Kytösaho, who has lived in South Africa for over 10 years, is director of the Western Cape Cheetah Conservation, which rescues and rehabilitates cheetahs in the country.
“I am not afraid of them. I see the cheetahs as my friends,” she said. “We have respect and trust for each other, and I do not push them to be with me, but wait for them to come to me. I respect them as a species, but also as individuals. They can feel that and respect me back.
“So far, seven cheetahs have been successfully reintroduced into natural areas. Cape Cheetah has rescued over 18 cheetahs from different bad situations, some caused by human hand,” said Kytösaho, who has worked with 40 cheetahs in her career.
“Cheetahs are the fastest land-living mammal, reaching speeds up to 74 mph,” she said. “They are built for speed in every way with nonretractable claws for good grip, huge nostrils to inhale a lot of oxygen while running, aerodynamic body structure, light bones, small head and tail as a rudder for balance.”
Several videos include images of the big cats showing how rough and dangerous they can be. But Kytösaho is confident she will not be attacked.
In one video posted online, she is seen training cheetahs to run after an object being dragged at high speed down the road. The object is attached to a line, and the powerful cats quickly claim the prize.

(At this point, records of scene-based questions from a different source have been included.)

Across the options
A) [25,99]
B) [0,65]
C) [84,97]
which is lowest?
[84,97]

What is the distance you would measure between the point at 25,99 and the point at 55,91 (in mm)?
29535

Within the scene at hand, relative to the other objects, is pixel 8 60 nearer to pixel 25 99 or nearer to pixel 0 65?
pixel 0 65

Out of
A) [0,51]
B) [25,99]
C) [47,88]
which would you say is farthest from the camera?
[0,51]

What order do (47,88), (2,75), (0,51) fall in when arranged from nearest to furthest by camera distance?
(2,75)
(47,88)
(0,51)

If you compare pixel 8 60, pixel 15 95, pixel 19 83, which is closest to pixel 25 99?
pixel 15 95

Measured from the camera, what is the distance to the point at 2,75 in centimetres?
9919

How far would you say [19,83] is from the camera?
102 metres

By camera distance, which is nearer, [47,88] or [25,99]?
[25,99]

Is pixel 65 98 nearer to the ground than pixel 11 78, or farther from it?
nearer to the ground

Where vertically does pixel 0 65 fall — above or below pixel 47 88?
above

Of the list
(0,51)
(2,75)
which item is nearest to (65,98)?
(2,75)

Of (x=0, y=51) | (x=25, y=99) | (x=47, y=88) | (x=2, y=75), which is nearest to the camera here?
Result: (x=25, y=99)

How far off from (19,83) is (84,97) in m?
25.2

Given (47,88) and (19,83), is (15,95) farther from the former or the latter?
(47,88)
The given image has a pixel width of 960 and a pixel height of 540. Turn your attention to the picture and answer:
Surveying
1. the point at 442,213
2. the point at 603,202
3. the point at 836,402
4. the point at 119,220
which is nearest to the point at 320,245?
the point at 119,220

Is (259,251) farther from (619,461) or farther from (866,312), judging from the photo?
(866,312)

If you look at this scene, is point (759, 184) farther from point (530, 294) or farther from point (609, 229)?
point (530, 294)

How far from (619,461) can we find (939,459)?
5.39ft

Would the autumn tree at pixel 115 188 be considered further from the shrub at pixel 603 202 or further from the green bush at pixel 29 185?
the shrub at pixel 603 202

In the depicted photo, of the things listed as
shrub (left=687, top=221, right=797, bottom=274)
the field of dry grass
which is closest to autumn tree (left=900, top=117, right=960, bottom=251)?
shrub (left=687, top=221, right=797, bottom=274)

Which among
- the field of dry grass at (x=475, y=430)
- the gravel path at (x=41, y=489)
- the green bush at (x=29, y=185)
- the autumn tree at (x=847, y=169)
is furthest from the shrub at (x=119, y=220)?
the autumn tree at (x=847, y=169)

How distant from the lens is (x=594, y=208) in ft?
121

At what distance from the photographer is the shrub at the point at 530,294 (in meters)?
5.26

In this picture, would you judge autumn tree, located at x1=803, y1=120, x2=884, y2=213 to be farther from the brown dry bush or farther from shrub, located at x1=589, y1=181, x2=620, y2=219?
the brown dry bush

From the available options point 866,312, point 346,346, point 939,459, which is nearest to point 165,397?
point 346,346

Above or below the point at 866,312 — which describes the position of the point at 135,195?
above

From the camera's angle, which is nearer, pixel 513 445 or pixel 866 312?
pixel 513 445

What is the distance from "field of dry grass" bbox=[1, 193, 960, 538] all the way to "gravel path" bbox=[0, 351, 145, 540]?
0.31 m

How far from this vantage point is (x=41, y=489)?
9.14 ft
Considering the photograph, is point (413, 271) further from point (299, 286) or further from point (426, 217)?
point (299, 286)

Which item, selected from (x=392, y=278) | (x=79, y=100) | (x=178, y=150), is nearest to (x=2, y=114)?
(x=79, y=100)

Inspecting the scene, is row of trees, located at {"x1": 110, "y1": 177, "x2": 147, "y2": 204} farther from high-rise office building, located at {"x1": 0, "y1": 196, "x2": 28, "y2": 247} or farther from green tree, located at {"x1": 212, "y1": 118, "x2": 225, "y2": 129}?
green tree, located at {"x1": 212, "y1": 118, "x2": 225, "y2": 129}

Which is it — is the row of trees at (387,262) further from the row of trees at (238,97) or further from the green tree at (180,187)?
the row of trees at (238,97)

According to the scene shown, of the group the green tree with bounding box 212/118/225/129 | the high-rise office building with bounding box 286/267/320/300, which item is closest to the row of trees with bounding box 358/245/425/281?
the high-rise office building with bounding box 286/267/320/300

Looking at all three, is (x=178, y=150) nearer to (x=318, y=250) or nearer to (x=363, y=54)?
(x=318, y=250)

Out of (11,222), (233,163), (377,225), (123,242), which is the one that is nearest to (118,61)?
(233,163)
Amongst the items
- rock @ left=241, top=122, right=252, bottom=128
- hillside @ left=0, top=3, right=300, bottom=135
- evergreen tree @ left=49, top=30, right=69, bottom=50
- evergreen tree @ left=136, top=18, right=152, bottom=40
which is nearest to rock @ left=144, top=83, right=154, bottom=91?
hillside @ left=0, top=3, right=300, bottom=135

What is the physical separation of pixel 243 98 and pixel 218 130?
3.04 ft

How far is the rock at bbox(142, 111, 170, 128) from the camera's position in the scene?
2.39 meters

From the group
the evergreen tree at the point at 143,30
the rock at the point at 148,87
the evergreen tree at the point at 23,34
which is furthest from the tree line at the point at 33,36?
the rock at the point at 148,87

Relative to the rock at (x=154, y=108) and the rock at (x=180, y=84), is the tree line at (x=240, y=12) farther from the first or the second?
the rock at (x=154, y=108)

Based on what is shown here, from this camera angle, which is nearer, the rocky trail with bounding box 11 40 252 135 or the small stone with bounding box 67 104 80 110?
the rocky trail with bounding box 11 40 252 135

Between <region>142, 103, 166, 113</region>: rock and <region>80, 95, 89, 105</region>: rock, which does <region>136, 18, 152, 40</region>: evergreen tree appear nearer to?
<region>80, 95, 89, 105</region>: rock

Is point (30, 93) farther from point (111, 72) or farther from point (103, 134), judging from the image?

“We have 14 cheetahs in total, and we don’t have any that are young right now. All the cheetahs seen in the images have grown up and live in the cheetah reserve,” she said.
“My focus work is rehabilitating and releasing cheetahs in South Africa.”
Kytösaho uses her online images to promote her work and to help raise money.
“I have loved animals for as long as I can remember. It is my passion to try to help each individual animal and work toward saving endangered species,” she said.